I had my in-laws over for dinner last weekend, and I served lamb burgers with tzatziki. I got the idea from Brooke over at Bear Necessities. These were very good, I especially loved the homemade tzatziki. I had a pile leftover and we ate it the next day as a veggie dip.
I served the lamb burgers with my greek salad and greek potatoes.

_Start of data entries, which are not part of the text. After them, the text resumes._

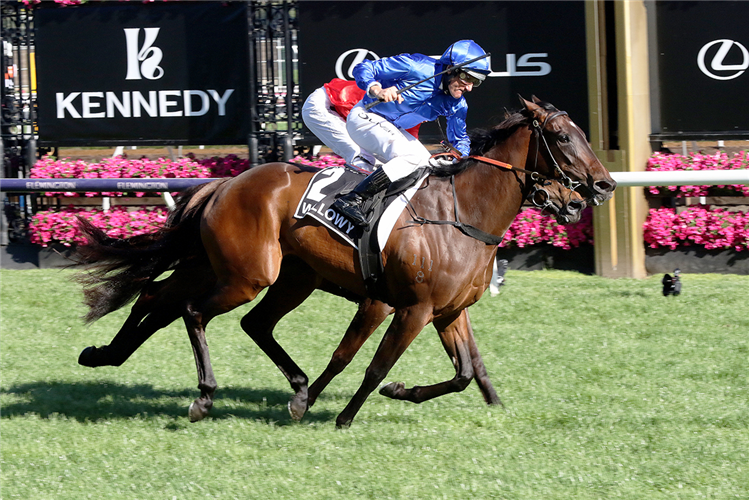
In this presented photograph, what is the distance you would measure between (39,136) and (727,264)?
22.9 feet

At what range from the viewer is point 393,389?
5031 millimetres

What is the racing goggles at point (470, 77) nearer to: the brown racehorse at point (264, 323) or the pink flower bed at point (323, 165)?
the brown racehorse at point (264, 323)

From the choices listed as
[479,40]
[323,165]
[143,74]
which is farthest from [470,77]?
[143,74]

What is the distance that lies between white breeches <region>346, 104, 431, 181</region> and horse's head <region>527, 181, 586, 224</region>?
669 millimetres

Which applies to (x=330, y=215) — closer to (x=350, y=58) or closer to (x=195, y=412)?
(x=195, y=412)

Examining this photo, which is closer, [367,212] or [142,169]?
[367,212]

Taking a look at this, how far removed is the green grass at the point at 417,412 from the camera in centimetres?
392

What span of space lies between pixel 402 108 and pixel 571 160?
0.96 m

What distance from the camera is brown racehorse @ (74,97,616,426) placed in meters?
4.63

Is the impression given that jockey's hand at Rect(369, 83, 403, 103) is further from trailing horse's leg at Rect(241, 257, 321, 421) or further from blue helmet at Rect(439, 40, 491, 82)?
trailing horse's leg at Rect(241, 257, 321, 421)

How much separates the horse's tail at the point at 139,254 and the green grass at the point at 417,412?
1.96 ft

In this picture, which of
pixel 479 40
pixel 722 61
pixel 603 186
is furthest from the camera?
pixel 479 40

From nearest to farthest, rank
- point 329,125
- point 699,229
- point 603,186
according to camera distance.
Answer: point 603,186
point 329,125
point 699,229

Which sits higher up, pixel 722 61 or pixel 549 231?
pixel 722 61
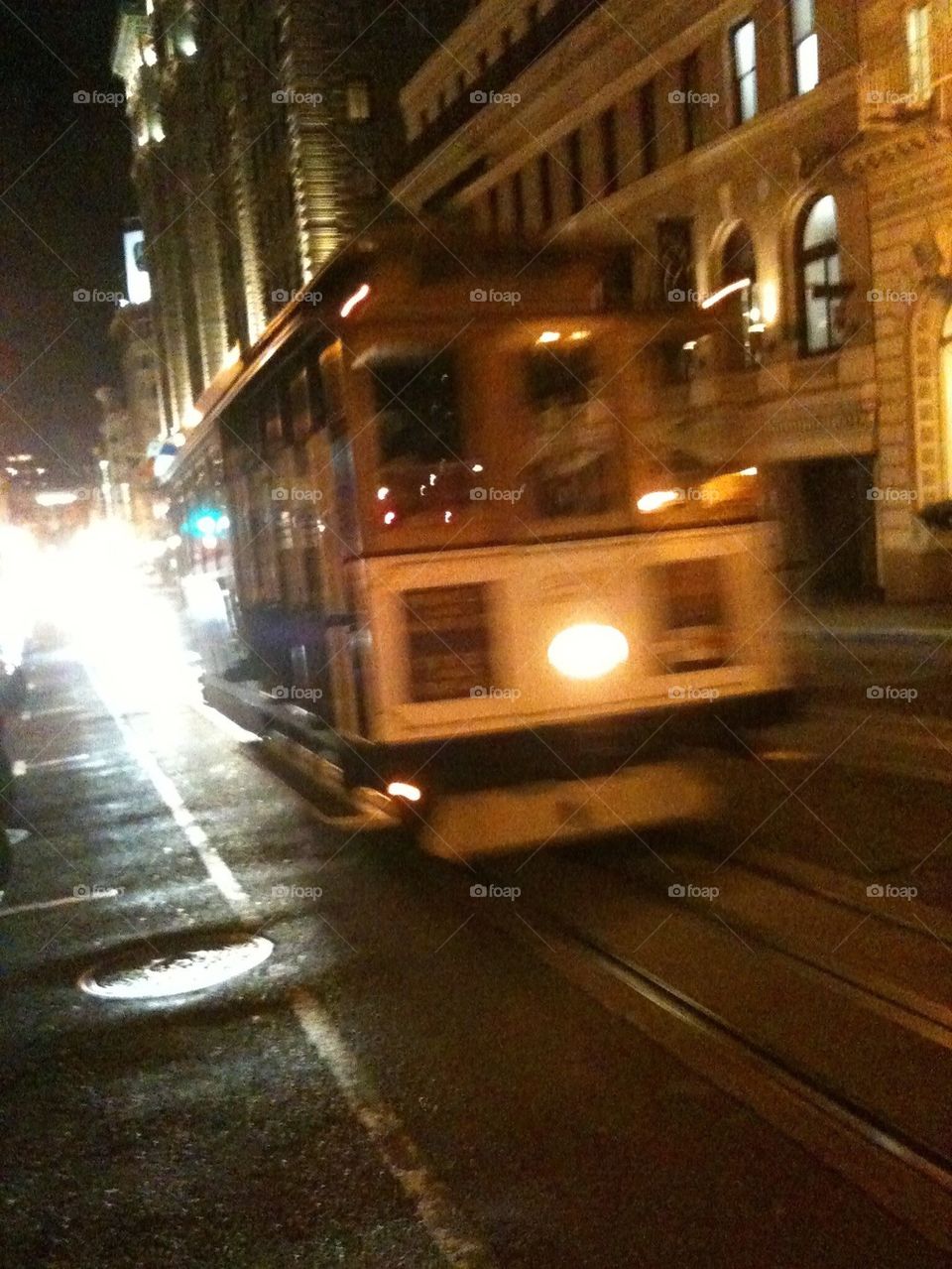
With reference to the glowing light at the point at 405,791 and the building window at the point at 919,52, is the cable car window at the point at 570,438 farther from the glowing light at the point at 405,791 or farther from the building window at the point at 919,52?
the building window at the point at 919,52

I am going to be out of town camping without a computer for a few days this week, I will be cooking up a storm over the campfire and I'm even going to make another attempt to make a successful Camp Fire Bread. I apologize in advance for the lack of posts this week, but if you find you really miss me, and you can't live without me, I do have 126 recipes in my archives, so drop by anyway and read some of my older posts.
2 lbs ground lamb
1 small onion, diced fine
1/4 cup chopped parsley
2 tsp oregano
2 cloves garlic, minced
salt and pepper
1. Mix lamb with onion, parsley, oregano, and garlic. Season with salt and pepper, and mix together. Note: you don't need an egg to bid the lamb as you do with beef, because lamb is higher in fat.
2. Grill over direct coals until the burgers reach desired doneness.
3. Serve the burgers in pita pockets with tomato, lettuce and tzatziki.
2 cups plain yoghurt
2 cloves garlic
1/2 english cucumber
2 tbsp fresh dill
1. Place the yoghurt in a strainer lined with a piece of cheesecloth. Put the strainer in a larger bowl to catch liquid and place in the fridge for at least 6 hours (or overnight). This will make the yoghurt nice and thick.
2. Peel and very finely chop the cucumber. Mix into yoghurt with miced garlic, shopped dill and salt to taste.
3. This is even better made a day ahead.